◆ Task list ◆
A – In the figure legends on Tg-mediated ER stress, what dose of Tg were the HER2/CT26 tumor-bearing mice given?
B – Pick up the figure legends on Tg-mediated ER stress after their last sentence and keep writing.

##### Selected text

Figure 2. Tg-mediated ER stress did not alter anti-tumor effector T cells

(A-B), at 4 weeks after tumor challenge, the percentage and absolute number of CD8⁺ T cells in the spleen was assessed (n = 6). (C) percentages of Ly6C⁺ CD8⁺ T cells in the splenocytes of HER2/CT26 tumor-bearing mice. (D-E) specific lysis of hP63 (TYLPTNASL) peptide-loaded CFSE^high target cells was estimated by in vivo CTL from the spleen and lymph node of HER2/CT26 tumor-bearing mice (n = 6). (F-G) the percentage and absolute number of CD4⁺ T cells in the spleen of HER2/CT26-bearing mice (n = 7). Graphs show mean ±SEM. ns, not significant, ^**p < 0.01; ^***p < 0.001 compared with matched control group using the Student's t-test.

Figure 3. Tg-mediated ER stress increased the generation of Ly6G⁺CD11b⁺ myeloid cells

HER2/CT26 tumor-bearing mice were treated with 100 μg/kg Tg. At 4 weeks after tumor injection, splenic MDSC populations were analyzed. (A) splenic Ly6G⁺CD11b⁺ MDSCs. (B) summary graph showing the frequency of Ly6G⁺CD11b⁺ cells (n = 6). ns, not significant, ^**p < 0.01, ^***p < 0.001 compared with matched control group using one-way ANOVA. (C) MDSC sub-populations, monocyte-derived Ly6C^highLy6G^int and granulocyte-derived Ly6C^intLy6G^high among the CD11b⁺ gated population. (D-E) summary graph of Ly6C^highLy6G^int and Ly6C^intLy6G^high cells among the CD11b⁺ myeloid cells (n = 4).

##########
##### Extracted records

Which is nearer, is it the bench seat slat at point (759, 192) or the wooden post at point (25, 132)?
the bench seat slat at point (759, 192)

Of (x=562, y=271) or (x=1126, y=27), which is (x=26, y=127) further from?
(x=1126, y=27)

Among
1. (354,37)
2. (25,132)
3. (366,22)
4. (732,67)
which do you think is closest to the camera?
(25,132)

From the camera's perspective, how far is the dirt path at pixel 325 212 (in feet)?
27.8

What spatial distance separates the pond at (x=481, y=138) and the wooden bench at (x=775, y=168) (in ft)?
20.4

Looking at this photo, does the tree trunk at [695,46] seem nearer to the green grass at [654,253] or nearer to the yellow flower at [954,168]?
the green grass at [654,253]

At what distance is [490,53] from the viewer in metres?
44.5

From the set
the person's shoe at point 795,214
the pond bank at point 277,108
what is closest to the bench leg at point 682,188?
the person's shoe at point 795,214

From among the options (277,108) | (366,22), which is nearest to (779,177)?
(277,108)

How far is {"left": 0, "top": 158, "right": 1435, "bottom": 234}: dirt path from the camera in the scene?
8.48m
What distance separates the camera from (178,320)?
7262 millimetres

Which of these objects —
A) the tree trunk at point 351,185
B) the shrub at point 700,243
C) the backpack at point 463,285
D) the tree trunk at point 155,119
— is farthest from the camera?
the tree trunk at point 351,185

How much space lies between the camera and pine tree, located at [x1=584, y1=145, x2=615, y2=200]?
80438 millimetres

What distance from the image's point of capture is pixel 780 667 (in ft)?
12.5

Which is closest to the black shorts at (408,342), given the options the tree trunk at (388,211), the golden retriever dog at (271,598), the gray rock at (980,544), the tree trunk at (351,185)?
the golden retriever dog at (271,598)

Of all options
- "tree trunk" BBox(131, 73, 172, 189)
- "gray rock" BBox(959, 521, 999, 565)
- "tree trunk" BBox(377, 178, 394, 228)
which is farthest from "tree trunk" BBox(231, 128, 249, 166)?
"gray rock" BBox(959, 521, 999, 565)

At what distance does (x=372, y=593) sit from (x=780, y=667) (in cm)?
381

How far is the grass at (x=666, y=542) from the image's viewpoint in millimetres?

##########

◆ Task responses ◆
A – 100 μg/kg

B –
Figure 4. (4-PBA) attenuated Tg-induced MDSC expansion and tumor growth

(A) two weeks after HER2/CT26 tumor inoculation, 100 μg/kg Tg or 10 mg/kg 4-PBA was administered every day. Growth of HER2/CT26 tumors were measured (n = 6). ^*p < 0.05, ^**p < 0.01 for Tg vs. Tg+4-PBA, ^#p < 0.05 for vehicle vs. Tg, using one-way ANOVA. (B) two weeks after TC-1 tumor inoculation in C57BL/6 mice, 100 μg/kg Tg or 10 mg/kg 4-PBA was administered every day. Growth of TC-1 tumors were measured (n = 6). ^*p < 0.05 using one-way ANOVA. (C) Ly6G⁺CD11b⁺ cells in the spleen of HER2/CT26 tumor-bearing mice treated with Tg and/or 4-PBA. (D and E) percentage and absolute number of Ly6G⁺CD11b⁺ MDSCs in the spleen of HER2/CT26 tumor-bearing mice treated with Tg and/or 4-PBA (n = 6). ns, not significant, ^*p < 0.05, ^**p <0.01 compared with matched control group using one-way ANOVA.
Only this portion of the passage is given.